Let me phrase the argument in somewhat more modern terms:
Goedel constructs a means of encoding any computer program's source code by an arithmetic formula, such that he can prove that, for any program which eventually outputs "YES", Peano Arithmetic (PA) proves the corresponding formula, and for any program which eventually outputs "NO", PA disproves the corresponding formula.
Then Goedel* constructs a computer program with the code "Search through all the possible proofs in PA till you find either a proof or a disproof of the formula corresponding to my source code. If you find a proof first, output 'NO'; if you find a disproof first, output 'YES'. (If you never find either, just keep on searching forever...)" [This is a recursively defined program, in that it refers to its own source code, but that's ok: we understand well how to write up such recursive programs, and even how to compile them to languages that do not directly support recursion. This compilation is essentially what "diagonalization" does]
Now, let p be the formula corresponding to this program's source code. So long as PA either proves or disproves p, this program will eventually output something. But if this program outputs 'YES', then PA must prove p (by the second paragraph) and also disprove p (this is the only way the program ever outputs 'YES'). Similarly, if this program outputs 'NO', then PA must disprove p (by the second paragraph) and also prove p (this is the only way the program ever outputs 'NO'). Thus, if PA either proves p OR disproves p, it necessarily proves p AND disproves p; they're a package deal. So if PA is "complete", then it is inconsistent.
That is the mechanism of the result. It's quite concrete and doesn't depend on any handwavy arguments about meta-statements. It's just a matter of A) knowing how to construct computer programs which can access their own source code, and B) having an appropriate representation of such programs in PA (or whatever system one is interested in), in the sense of the properties of the second paragraph of this post.

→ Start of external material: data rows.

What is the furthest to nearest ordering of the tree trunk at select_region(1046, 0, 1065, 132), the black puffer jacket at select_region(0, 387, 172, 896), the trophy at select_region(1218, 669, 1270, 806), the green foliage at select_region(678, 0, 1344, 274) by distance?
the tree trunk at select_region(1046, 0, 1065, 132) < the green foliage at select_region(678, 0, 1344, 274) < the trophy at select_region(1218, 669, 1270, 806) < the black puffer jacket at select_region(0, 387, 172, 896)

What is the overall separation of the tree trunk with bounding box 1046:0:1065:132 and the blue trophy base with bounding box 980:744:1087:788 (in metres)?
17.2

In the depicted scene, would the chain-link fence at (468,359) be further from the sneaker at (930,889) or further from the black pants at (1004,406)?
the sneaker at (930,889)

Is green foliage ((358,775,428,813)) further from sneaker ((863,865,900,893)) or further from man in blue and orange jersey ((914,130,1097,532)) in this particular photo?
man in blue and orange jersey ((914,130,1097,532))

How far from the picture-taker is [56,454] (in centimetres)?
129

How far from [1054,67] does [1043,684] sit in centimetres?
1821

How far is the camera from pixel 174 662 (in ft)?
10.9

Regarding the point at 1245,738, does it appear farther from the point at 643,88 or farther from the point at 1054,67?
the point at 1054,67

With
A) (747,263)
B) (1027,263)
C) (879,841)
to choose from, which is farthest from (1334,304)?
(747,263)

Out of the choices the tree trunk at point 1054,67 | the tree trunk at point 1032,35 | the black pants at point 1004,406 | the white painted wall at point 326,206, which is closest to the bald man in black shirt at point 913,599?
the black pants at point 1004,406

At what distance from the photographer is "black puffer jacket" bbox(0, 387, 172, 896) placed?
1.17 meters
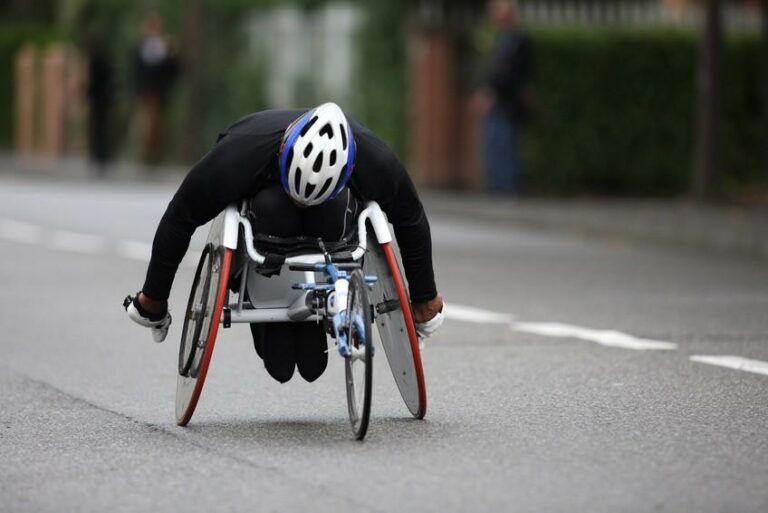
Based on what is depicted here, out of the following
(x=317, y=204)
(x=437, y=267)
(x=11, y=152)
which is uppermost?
(x=317, y=204)

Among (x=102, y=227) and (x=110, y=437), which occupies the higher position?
(x=110, y=437)

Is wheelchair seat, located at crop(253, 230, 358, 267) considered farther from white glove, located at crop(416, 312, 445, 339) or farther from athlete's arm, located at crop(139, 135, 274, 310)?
white glove, located at crop(416, 312, 445, 339)

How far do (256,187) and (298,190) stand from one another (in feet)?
0.91

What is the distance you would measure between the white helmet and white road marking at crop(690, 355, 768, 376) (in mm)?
2919

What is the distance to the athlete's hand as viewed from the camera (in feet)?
28.0

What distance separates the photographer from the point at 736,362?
10.5 m

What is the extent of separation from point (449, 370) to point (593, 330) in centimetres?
196

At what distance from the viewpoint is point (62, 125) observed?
39.9 meters

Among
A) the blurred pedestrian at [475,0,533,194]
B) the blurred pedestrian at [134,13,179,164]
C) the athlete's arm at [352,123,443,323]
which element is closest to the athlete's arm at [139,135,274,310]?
the athlete's arm at [352,123,443,323]

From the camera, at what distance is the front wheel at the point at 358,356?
25.0ft

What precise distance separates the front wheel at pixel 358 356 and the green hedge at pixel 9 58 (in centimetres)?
3608

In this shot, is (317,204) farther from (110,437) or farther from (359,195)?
(110,437)

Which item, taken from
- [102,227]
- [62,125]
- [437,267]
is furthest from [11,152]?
[437,267]

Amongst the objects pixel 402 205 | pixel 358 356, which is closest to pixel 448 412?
pixel 402 205
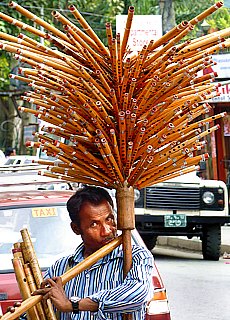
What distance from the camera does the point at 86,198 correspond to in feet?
13.5

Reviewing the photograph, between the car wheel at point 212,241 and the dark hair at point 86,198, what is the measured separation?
10981mm

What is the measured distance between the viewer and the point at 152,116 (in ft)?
13.3

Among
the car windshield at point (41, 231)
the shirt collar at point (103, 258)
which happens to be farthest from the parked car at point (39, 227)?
the shirt collar at point (103, 258)

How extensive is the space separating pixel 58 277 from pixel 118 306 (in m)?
0.28

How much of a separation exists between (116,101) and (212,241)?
1124 centimetres

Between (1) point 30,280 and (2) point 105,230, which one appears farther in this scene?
(2) point 105,230

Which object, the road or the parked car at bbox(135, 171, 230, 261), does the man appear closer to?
→ the road

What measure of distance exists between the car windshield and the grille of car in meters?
8.08

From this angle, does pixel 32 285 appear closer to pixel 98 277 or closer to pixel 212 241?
pixel 98 277

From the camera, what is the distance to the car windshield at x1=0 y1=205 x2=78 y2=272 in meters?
6.46

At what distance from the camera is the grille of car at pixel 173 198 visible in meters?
14.8

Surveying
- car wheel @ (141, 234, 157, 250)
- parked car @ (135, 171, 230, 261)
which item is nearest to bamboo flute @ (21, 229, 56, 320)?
parked car @ (135, 171, 230, 261)

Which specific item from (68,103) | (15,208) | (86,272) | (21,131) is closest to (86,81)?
(68,103)

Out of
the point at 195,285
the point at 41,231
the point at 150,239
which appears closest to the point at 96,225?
the point at 41,231
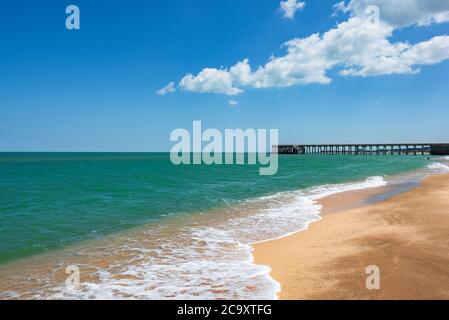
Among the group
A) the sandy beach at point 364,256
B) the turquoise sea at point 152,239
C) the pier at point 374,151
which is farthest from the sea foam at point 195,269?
the pier at point 374,151

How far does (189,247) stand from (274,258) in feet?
9.37

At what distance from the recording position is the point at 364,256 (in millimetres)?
8172

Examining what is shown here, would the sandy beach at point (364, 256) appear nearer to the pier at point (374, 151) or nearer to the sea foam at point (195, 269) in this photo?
the sea foam at point (195, 269)

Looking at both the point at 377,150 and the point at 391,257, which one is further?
the point at 377,150

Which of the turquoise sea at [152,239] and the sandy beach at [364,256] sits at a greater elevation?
the sandy beach at [364,256]

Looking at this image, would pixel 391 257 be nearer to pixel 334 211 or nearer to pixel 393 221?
pixel 393 221

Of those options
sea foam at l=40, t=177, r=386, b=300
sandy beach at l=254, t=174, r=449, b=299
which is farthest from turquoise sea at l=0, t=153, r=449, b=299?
sandy beach at l=254, t=174, r=449, b=299

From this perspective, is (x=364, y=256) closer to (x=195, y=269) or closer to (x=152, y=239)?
(x=195, y=269)

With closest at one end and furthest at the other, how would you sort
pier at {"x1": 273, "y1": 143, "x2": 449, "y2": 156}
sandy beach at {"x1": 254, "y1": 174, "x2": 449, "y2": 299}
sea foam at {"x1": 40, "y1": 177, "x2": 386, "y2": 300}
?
sandy beach at {"x1": 254, "y1": 174, "x2": 449, "y2": 299} → sea foam at {"x1": 40, "y1": 177, "x2": 386, "y2": 300} → pier at {"x1": 273, "y1": 143, "x2": 449, "y2": 156}

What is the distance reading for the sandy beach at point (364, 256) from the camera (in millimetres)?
6109

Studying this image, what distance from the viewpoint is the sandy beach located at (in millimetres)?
6109

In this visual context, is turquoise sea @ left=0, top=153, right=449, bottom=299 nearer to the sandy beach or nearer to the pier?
the sandy beach

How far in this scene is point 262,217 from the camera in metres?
15.0
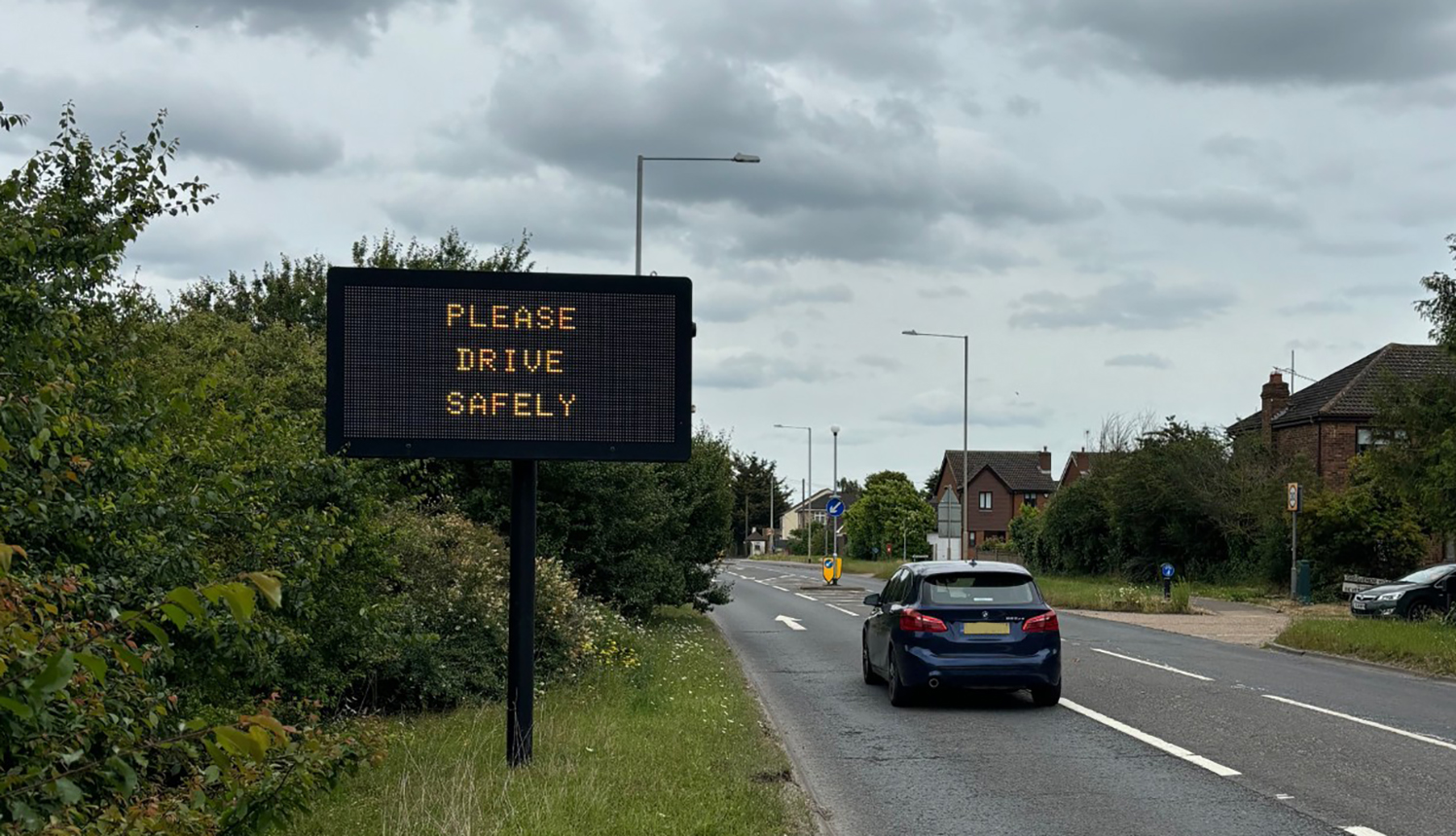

[*: I say Goedel, but I actually mean Rosser, five years later; I've chosen to use his approach (which yields a slightly stronger result than Goedel in this context, albeit one which generalizes less) because I think it might be simpler to discuss for now]
The answer is relatively simple, but complicated.
We cannot prove that Peano axioms (PA) is a consistent theory from the axioms of PA. We can prove the consistency from stronger theories, e.g. the Zermelo-Fraenkel (ZF) set theory. Well, we could prove that PA is consistent from PA itself if it was inconsistent to begin with, but that's hardly helpful.
This leads us to a point discussed on this site before. There is a certain point in mathematical research that you stop asking yourself whether foundational theory is consistent, and you just assume that they are.
If you accept ZF as your foundation you can prove that PA is consistent, but you cannot prove that ZF itself is consistent (unless, again, it is inconsistent to begin with); if you want a stronger theory for foundation, (e.g., ZF+Inaccessible cardinal), then you can prove ZF is consistent, but you cannot prove that the stronger theory is consistent (unless... inconsistent bla bla bla).
However what guides us is an informal notion: we have a good idea what are the natural numbers (or what properties sets should have), and we mostly agree that a PA describes the natural numbers well -- and even if we cannot prove it is consistent, we choose to use it as a basis for other work.
Of course, you can ask yourself, why is it not inconsistent? Well, we don't know. We haven't found the inconsistency and the contradiction yet. Some people claim that they found it, from time to time anyway, but they are often wrong and misunderstand subtle point which they intend to exploit in their proof. This works in our favor, so to speak, because it shows that we cannot find the contradiction in a theory: it might actually be consistent after all.
Alas, much like many of the mysteries of life: this one will remain open for us to believe whether what we hear is true or false, whether the theory is consistent or not.
Some reading material:
- How is a system of axioms different from a system of beliefs?
Best Answer
Essentially due to Gödel's Incompleteness Theorems, proofs of the consistency of $\mathsf{PA}$ must involve methods that transcend $\mathsf{PA}$ itself. If one has any doubts about the consistency of $\mathsf{PA}$, those doubts are likely only to be amplified concerning the methods used to prove the consistency of $\mathsf{PA}$. (For example, from $\mathsf{ZF}$, then you can easily construct a model of $\mathsf{PA}$, but the consistency of $\mathsf{ZF}$ is "more debatable" than that of $\mathsf{PA}$, so you haven't really gained anything.)
Gentzen's proof relies on infinitary processes (in particular, induction up to $\varepsilon_0$; see Wikipedia), and may not have been accepted by the Hilbert school (who sought purely finitary proofs of consistency). The ordinal $\varepsilon_0$ is important here because (assuming its consistency) $\mathsf{PA}$ cannot prove that it is well-founded, and it is basically this move that transcends $\mathsf{PA}$.